The goal of this study was to understand the role of the UPS
in adipose tissue. For this purpose, we studied several UPS
components: ubiquitin, STAT 5A (signal transducer and activator
of transcription), Ubc 9 (ubiquitin conjugating enzyme 9), PPAR?
(peroxisome proliferators-activator receptor), and SUMO-1 (small
ubiquitin-like modifier) during adipocyte cell culture differentiation
and in rodent models of obesity. Whole cell extracts and extracts
obtained from obese and lean mice tissues were analyzed for
levels of UPS components using western blotting.
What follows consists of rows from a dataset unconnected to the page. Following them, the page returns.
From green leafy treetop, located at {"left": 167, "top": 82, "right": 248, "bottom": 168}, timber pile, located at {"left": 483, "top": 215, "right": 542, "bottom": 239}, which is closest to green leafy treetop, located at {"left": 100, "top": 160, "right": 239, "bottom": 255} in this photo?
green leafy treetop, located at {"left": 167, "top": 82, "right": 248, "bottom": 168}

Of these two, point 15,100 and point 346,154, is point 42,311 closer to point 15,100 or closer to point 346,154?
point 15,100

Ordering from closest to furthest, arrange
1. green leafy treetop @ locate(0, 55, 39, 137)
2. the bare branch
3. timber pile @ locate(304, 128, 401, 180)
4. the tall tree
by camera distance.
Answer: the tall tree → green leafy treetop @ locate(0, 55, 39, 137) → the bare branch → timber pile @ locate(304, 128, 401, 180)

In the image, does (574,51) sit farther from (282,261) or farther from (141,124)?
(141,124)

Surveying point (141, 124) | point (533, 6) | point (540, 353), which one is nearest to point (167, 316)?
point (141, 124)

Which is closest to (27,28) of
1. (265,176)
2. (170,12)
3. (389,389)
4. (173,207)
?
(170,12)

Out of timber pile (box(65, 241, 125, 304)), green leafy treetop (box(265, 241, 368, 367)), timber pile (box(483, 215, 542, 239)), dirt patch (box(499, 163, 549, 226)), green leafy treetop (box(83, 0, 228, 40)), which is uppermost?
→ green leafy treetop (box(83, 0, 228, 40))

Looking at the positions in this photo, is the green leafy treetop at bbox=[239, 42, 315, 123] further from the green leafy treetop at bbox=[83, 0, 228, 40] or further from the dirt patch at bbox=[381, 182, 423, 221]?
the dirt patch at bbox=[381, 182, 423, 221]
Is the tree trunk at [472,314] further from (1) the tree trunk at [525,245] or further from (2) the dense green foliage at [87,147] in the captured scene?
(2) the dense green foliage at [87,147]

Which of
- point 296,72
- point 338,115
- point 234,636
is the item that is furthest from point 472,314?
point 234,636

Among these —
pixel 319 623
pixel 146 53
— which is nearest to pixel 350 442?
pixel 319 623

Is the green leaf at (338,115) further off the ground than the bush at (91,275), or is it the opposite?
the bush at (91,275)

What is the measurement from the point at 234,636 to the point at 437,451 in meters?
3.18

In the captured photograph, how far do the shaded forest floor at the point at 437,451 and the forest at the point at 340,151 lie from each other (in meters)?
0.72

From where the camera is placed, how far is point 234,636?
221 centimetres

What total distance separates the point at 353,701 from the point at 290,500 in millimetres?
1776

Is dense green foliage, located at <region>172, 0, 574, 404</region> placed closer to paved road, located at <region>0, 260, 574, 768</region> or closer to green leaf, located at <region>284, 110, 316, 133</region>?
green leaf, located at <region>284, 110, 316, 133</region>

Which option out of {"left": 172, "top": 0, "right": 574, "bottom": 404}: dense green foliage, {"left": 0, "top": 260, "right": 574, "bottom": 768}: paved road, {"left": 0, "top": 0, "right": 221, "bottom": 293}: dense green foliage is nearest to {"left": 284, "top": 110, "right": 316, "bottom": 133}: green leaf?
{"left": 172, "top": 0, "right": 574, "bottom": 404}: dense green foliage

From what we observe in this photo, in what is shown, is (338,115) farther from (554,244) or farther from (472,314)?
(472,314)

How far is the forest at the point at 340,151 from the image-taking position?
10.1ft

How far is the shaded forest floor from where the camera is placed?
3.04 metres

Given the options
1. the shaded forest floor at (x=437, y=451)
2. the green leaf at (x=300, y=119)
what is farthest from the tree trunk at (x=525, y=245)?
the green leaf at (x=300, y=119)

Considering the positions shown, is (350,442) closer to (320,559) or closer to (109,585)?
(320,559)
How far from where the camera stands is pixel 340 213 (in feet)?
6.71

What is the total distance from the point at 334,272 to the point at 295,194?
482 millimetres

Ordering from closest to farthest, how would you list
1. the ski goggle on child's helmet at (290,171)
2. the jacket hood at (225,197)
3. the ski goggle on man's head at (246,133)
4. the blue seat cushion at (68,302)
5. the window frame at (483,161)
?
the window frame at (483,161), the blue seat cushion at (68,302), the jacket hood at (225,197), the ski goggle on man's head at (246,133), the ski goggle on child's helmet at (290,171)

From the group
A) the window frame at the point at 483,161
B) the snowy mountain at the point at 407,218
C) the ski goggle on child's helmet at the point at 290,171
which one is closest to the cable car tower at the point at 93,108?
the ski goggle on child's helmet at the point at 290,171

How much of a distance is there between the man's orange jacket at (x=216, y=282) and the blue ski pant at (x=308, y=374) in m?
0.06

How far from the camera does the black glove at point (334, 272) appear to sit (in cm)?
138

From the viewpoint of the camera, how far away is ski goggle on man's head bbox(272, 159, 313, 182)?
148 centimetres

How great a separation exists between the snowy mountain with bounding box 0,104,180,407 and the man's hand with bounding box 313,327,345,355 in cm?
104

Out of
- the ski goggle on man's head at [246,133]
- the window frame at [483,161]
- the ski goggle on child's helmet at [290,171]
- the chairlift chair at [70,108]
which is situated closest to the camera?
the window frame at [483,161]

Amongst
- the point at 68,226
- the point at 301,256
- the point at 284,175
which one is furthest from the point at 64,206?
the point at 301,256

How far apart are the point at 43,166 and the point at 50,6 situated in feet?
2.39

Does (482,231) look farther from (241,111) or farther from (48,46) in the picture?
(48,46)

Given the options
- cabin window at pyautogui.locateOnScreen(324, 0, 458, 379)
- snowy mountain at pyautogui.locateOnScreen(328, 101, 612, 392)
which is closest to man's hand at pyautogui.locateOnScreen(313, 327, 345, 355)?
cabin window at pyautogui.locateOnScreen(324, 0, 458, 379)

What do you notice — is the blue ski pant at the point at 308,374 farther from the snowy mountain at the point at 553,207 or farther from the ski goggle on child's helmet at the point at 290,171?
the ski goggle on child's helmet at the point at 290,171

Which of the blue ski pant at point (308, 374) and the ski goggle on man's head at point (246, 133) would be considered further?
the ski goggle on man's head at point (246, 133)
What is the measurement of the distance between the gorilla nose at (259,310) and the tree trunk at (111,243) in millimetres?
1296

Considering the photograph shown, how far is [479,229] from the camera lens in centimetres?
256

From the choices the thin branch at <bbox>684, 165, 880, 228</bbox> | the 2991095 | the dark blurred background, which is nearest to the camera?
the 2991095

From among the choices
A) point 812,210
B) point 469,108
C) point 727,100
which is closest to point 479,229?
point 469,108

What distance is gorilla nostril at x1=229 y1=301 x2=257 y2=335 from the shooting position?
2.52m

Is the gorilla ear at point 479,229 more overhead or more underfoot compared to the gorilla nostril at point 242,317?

We found that
ubiquitin, STAT 5A and PPAR ? increase during differentiation,
suggesting that they regulate the expression of the obese gene
and promote adipogenesis. However, the ubiquitin-like modifiers
Ubc 9, SUMO-1 and SUMO-1 Ran GAP1 did not appear to regulate
adipogenesis. In rodent models, regulation of the UPS components
in different tissues was observed. We found an increased expression
of ubiquitin in the epididymal fat, skeletal muscle and liver
tissues of both obese and lean mice. STAT 5A and SUMO-1 Ran
GAP1 were not regulated in the epididymal fat tissue of obese
and lean mice, but their level was higher in the obese skeletal
muscle and liver of the obese mice. The PPAR ? was shown to
be higher in all tissues (epidydimal fat, skeletal muscle and
liver) of the obese mice compared to those of the lean. While
equal expression of Ubc 9 in obese mice tissues compared to
lean mice tissues was seen, SUMO-1 showed a higher expression
in the epididymal fat of the obese mice and an unusually higher
level in the liver of the obese mice compared to the lean mice.
Our results confirm the hypothesis that the components of the
UPS are differentially regulated during adipogenesis and in
rodent models.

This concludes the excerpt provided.